Diógenes

Nico regresaba con el pan para el desayuno. Llegó gritando: “¡Mamá!”, “¡Lupe!”. Mi mamá estaba terminando de preparar los frijoles refritos, y yo de tender las camas. Ambas salimos rápido, a ver qué le pasaba a mi hermano. Él dijo, a gritos y con una enorme sonrisa, que un perrito estaba en la calle, en la puerta de la casa. Salimos y, cierto, allí estaba, acurrucado; levantaba la cabeza y nos veía, silencioso. ¡Nos robó el corazón! Después de desayunar, preguntamos a los vecinos si se les había salido de su casa el perrito o si sabían de quién era. Nunca encontramos a sus anteriores dueños ni al resto de su camada. Después de varios días de preguntar, sin respuesta, lo tomamos como nuestro.
Pasados varios días, mientras él estaba dormido bajo el sol, le acondicionamos su casa en un tambo vacío que teníamos. Mi hermano y yo estábamos muy activos preparándole su camita a Diógenes (le pusimos ese nombre, por el griego que vivía en un barril). El animalito se encariñó con nosotros y se quedó para siempre.
Debo decir que mi mamá no tenía remedio pues, al poco tiempo, también adoptó a una gata. Se encariñó con ella, aunque esos animales no son domésticos como los perros: les encanta salir, irse a cazar ratones o lagartijas y ausentarse hasta por varios días. Sin mucha imaginación, mi mamá la llamó “Minina”, aunque después abrevió su nombre con sólo “Nina”. ¿A cuántos animales más habríamos de adoptar?
Nico preparaba los exámenes de segundo de prepa, y yo leía todo lo que nos encargaban en el propedéutico de Desarrollo humano para la sustentabilidad: desde hacía tiempo, quería estudiar esa carrera. Ninguno teníamos, pues, tiempo para nada. Mi mamá menos, pues era afanadora en un consultorio privado, y todo el día estaba allá.
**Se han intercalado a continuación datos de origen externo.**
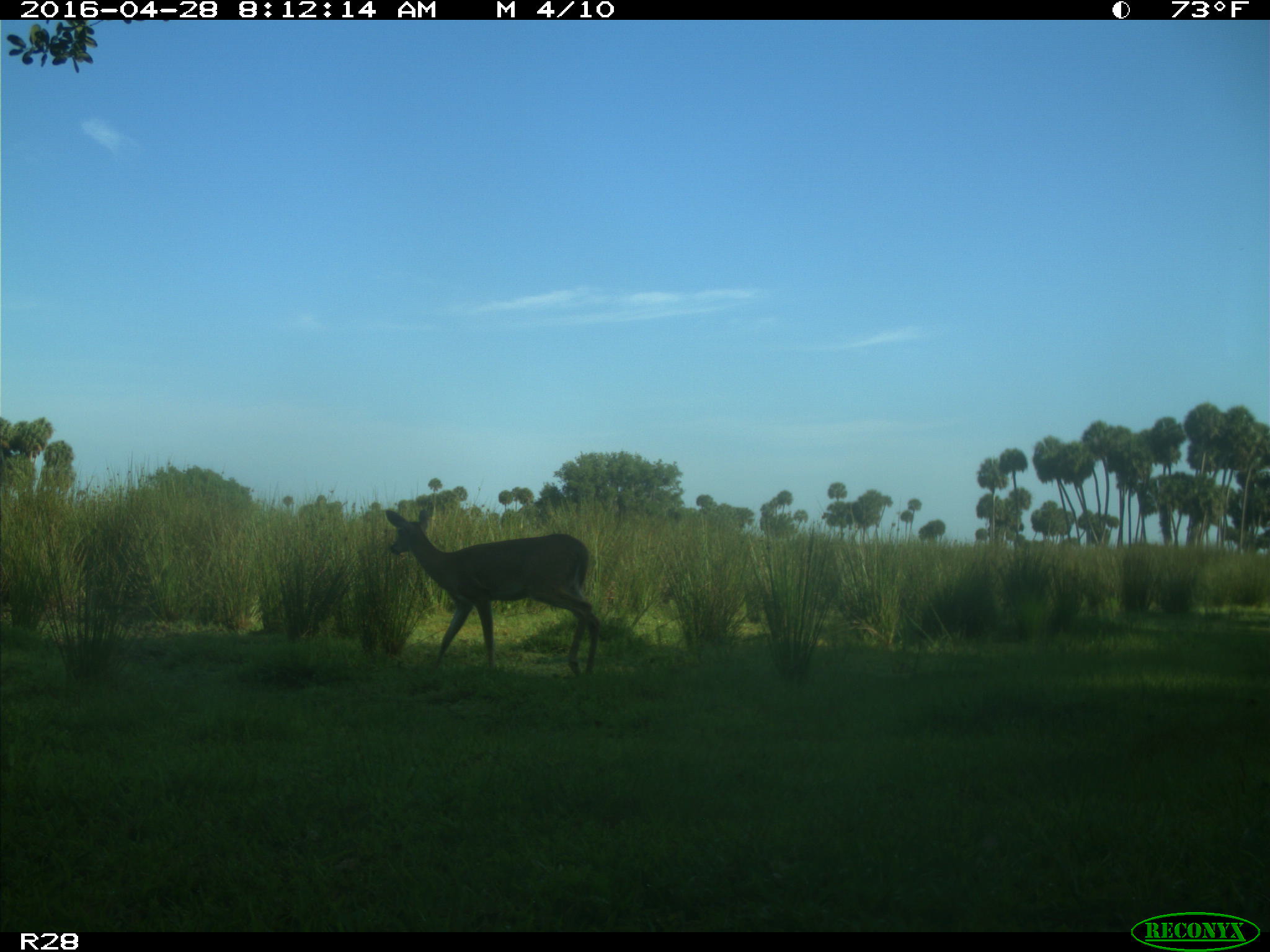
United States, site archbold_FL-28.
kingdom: Animalia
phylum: Chordata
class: Mammalia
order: Artiodactyla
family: Cervidae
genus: Odocoileus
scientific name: Odocoileus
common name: deer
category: unidentified deer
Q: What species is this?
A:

Nos dividíamos las tareas de la casa, y cuidamos de que no les faltara agua y comida a los animalitos; los fines de semana, les lavábamos su lugar, para que no se fueran a enfermar.
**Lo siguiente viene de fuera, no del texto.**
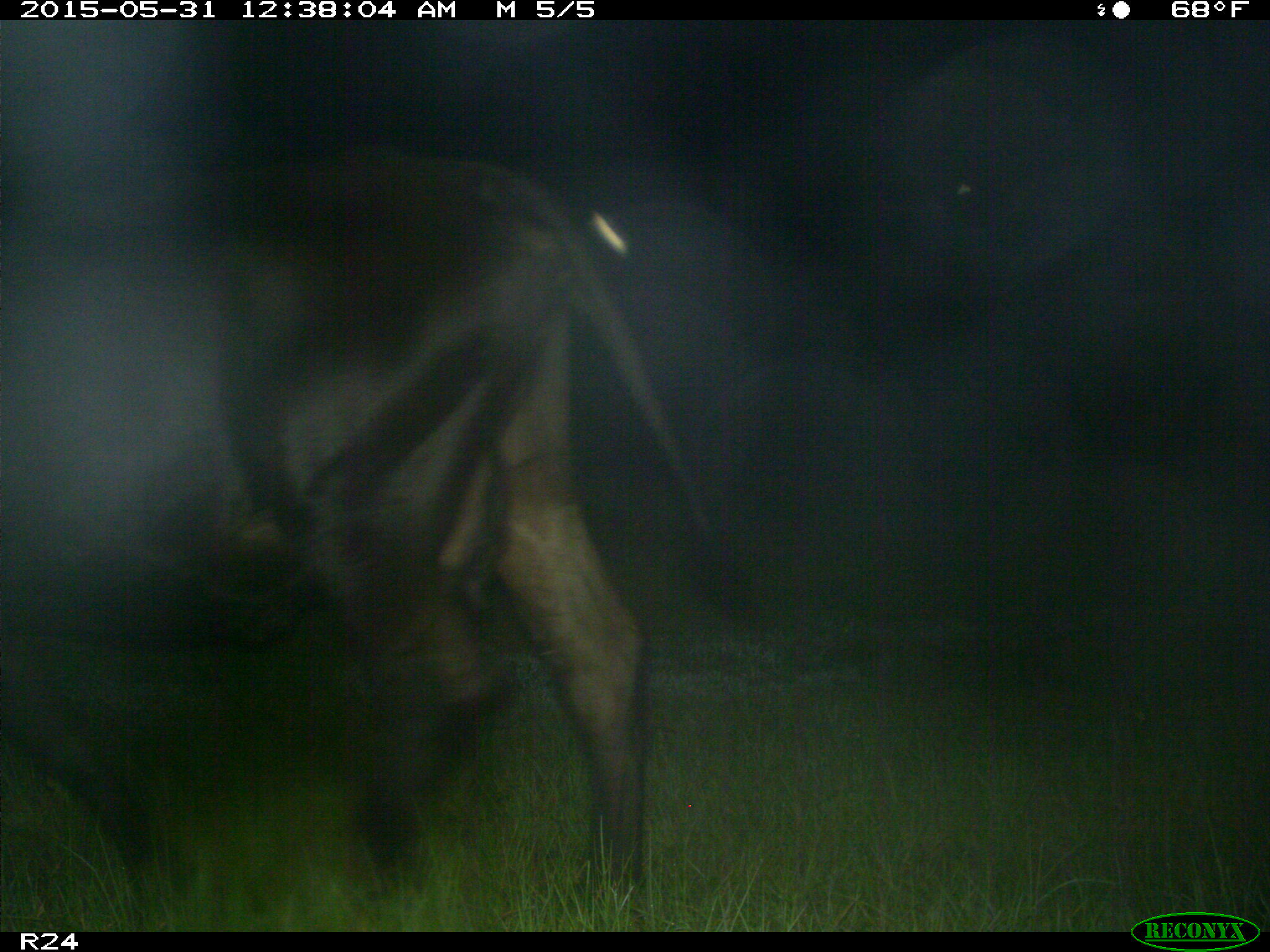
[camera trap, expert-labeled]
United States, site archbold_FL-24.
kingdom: Animalia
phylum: Chordata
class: Mammalia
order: Artiodactyla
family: Bovidae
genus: Bos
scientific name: Bos taurus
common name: domestic cow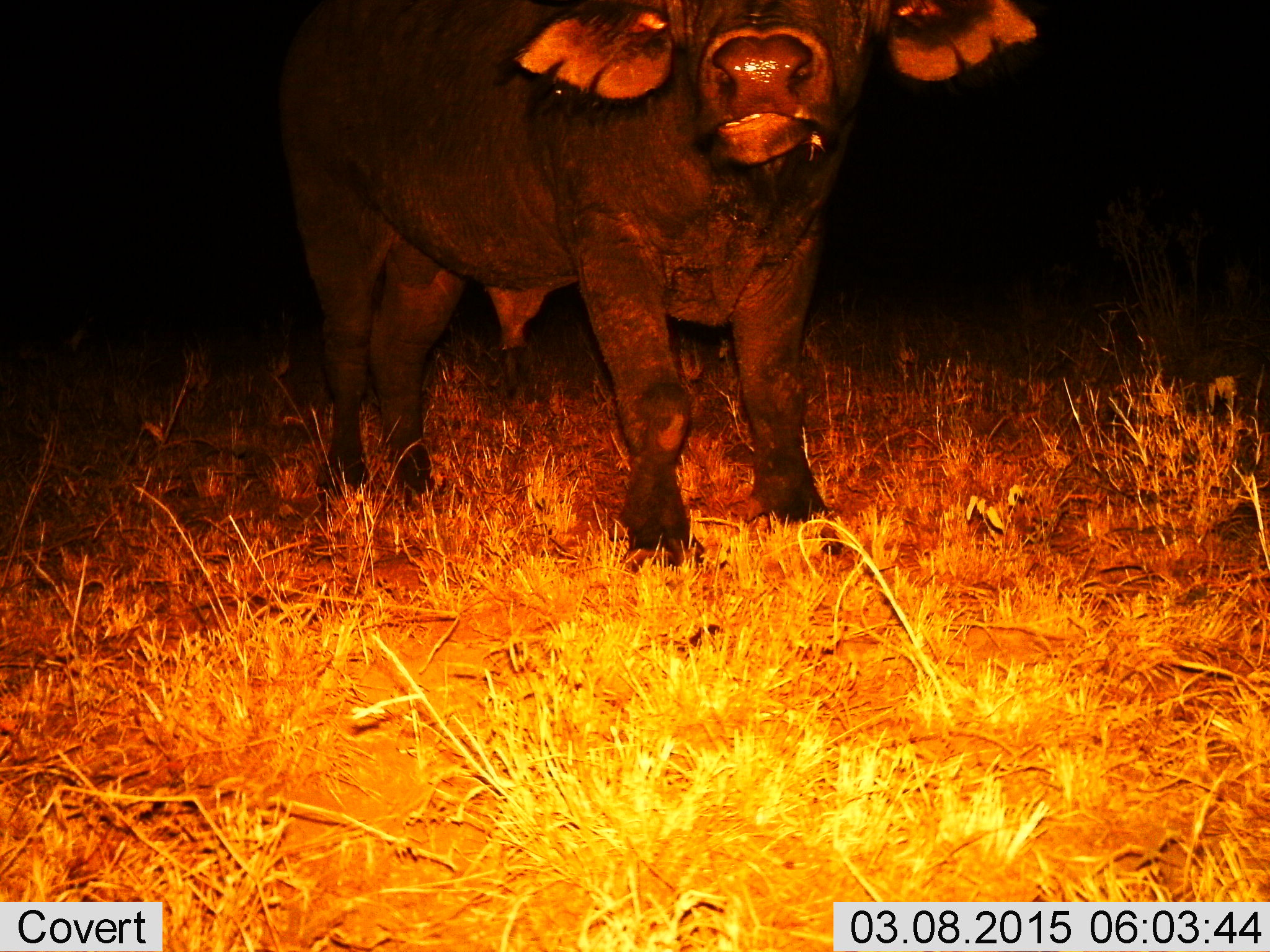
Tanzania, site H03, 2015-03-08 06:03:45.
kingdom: Animalia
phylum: Chordata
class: Mammalia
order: Artiodactyla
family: Bovidae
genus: Syncerus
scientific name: Syncerus caffer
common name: cape buffalo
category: buffalo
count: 1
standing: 100%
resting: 0%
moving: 0%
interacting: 0%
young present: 0%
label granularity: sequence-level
Un sábado, mi mamá nos anunció, emocionada, que la Nina estaba “cargada”, como decía de las hembras que estaban por parir: ¡ya seríamos más en la casa! Nos pusimos más contentos cuando nacieron seis cachorritos. Al principio no podían caminar: se arrastraban a las tetas de la mamá, para comer. Y sí, se notaban los resultados de la alimentación. Pronto abrieron los ojos y se pusieron de pie. En carreritas cortas, iban tras de lagartijas o brincaban para atrapar hojas que el viento levantaba. Todos los gatitos iban volviéndose fuertes y ágiles…, menos uno, el que nació al último. Siempre lo dejaban hasta atrás sus hermanitos cuando todos iban en fila tras de la mamá. Cuando de mamar se trataba, él llegaba al final y ya no encontraba nada qué chupar; en los juegos en el patio, siempre se quedaba lejos, dormido. Languidecía cada vez más. Todos asumimos que seguiría vivo dos días, máximo, y que enseguida se acabaría.
Para entonces, Diógenes ya había crecido. Era un perro corpulento, aunque todavía joven y, además, muy juguetón: parecía que nunca dejaría de ser cachorro. En cuanto nos oía llegar, corría de un extremo a otro del patio; luego, se lanzaba sobre nosotros, como para que lo atrapáramos en el aire. También retozaba con la gata, antes de que se preñara. Desde que nacieron los gatitos, quiso jugar con ellos, pero le corrían, porque era muy brusco. Sólo el último permanecía a su alcance, pues ni fuerzas tenía para huir. Diógenes lo tomaba con el hocico, lo levantaba y lo revolvía en el aire; luego, lo lanzaba para arriba y, antes de que llegara a la tierra, lo atrapaba otra vez en sus fauces y lo volvía a lanzar por los aires. La primera vez que lo hizo, pensamos que el gatito moriría más pronto de lo esperado, por los maltratos de Diógenes. Los revolcones que le daba el perro lo dejaban atarantado; el gatito se levantaba y buscaba protegerse. Pero el maltrato de Diógenes hizo que despertara en su instinto de sobrevivencia. Al cabo de un mes, el gatito tenía una relación amistosa con el perro; tres meses después, el gato ya andaba trepado en los árboles, cazando lagartijas.
Eso me hizo pensar que, entre los animales, la salud de unos es salud de todos, igual que el malestar de otros es malestar de todos. Cómo estamos ligados los seres vivos, incluidos los humanos, ¿no?